Par un arrêt rendu le 6 novembre 2025, la cour administrative d’appel de Versailles précise les contours de la recevabilité du recours contre les changements d’affectation. Un adjoint technique territorial, après un accident de service, a repris son activité à mi-temps thérapeutique au sein d’une collectivité locale. L’administration l’a provisoirement affecté à un poste d’agent polyvalent, décision que l’intéressé a contestée tout en sollicitant la protection fonctionnelle. Le tribunal administratif d’Orléans, par un jugement du 12 mars 2024, a partiellement fait droit aux demandes indemnitaires de l’agent. La juridiction d’appel devait déterminer si une nouvelle affectation provisoire respectant les prérogatives statutaires constitue un acte faisant grief. Elle devait également apprécier si l’affectation à des tâches manuelles, malgré des restrictions médicales, engageait la responsabilité de la personne publique. La cour considère que les mesures prises ne portent atteinte à aucun droit et constituent de simples mesures d’ordre intérieur. Elle rejette également les prétentions indemnitaires en soulignant l’absence de harcèlement et le respect des préconisations du médecin de prévention.
I. La confirmation de l’irrecevabilité du recours contre une mesure d’ordre intérieur
A. L’identification d’une mesure dénuée d’effets notables sur la situation de l’agent
L’arrêt rappelle que les mesures administratives ne faisant pas grief aux agents publics demeurent insusceptibles de recours devant le juge de l’excès de pouvoir. La cour souligne que le changement d’affectation litigieux n’entraînait aucune diminution des responsabilités ou perte de rémunération pour l’adjoint technique concerné. Elle juge que cette décision ne portait atteinte ni aux droits statutaires, ni aux libertés fondamentales de l’agent en service. Selon les motifs de la décision, une telle mesure « présente le caractère d’une mesure d’ordre intérieur, qui ne fait pas grief ». Cette qualification juridique exclut toute possibilité de contester la légalité de l’acte devant la juridiction administrative.

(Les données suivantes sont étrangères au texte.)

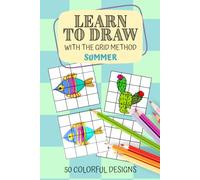 Learn to Draw with the Grid Method: 50 colorful summer designs that are easy to draw (Creative activity books for kids)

B. Le maintien de la frontière entre acte administratif et gestion interne du service
La juridiction d’appel confirme une jurisprudence constante limitant le contrôle juridictionnel sur les actes de gestion quotidienne des services publics. En l’espèce, la modification des tâches était justifiée par les conditions de reprise à mi-temps thérapeutique liées à l’état de santé de l’intéressé. La cour précise qu’une telle mesure reste une mesure d’ordre intérieur même si elle est prise pour des motifs tenant au comportement de l’agent. Seule l’existence d’une discrimination ou d’une atteinte aux droits essentiels pourrait justifier la recevabilité d’un recours contre ce type de décision. Le juge préserve ainsi la marge de manœuvre nécessaire aux autorités locales pour organiser le travail de leurs agents.
II. L’absence de manquement aux obligations statutaires de protection et de sécurité
A. Le rejet d’une qualification de harcèlement moral faute d’éléments probants
L’agent invoquait l’existence d’un harcèlement moral pour obtenir le bénéfice de la protection fonctionnelle et la réparation d’un prétendu préjudice moral. La cour administrative d’appel rejette ces allégations en relevant que les éléments produits ne permettent pas de présumer l’existence d’agissements répétés malveillants. Elle estime que les courriers de la hiérarchie n’excédaient pas les limites de l’exercice normal du pouvoir hiérarchique au sein de la commune. La décision précise que « le requérant n’établit pas que les conditions dans lesquelles il a exercé ses fonctions traduiraient l’existence d’agissements de harcèlement ». Faute de preuves tangibles, la responsabilité de l’administration ne peut être engagée sur le fondement d’une faute de service inexistante.
B. La stricte appréciation du respect des prescriptions médicales d’aptitude
Le litige portait sur l’obligation de sécurité incombant à l’autorité territoriale pour préserver la santé physique et morale de ses agents. La cour censure le jugement de première instance qui avait retenu une faute de la collectivité dans l’organisation du service technique. Elle constate que les fiches de poste respectaient scrupuleusement les restrictions émises par le médecin de prévention concernant le port de charges. L’arrêt affirme que « la commune n’a pas commis de manquement » aux dispositions relatives à l’hygiène et à la sécurité du travail. Cette solution réaffirme que le respect des préconisations médicales suffit à exonérer l’administration de sa responsabilité en matière de santé au travail.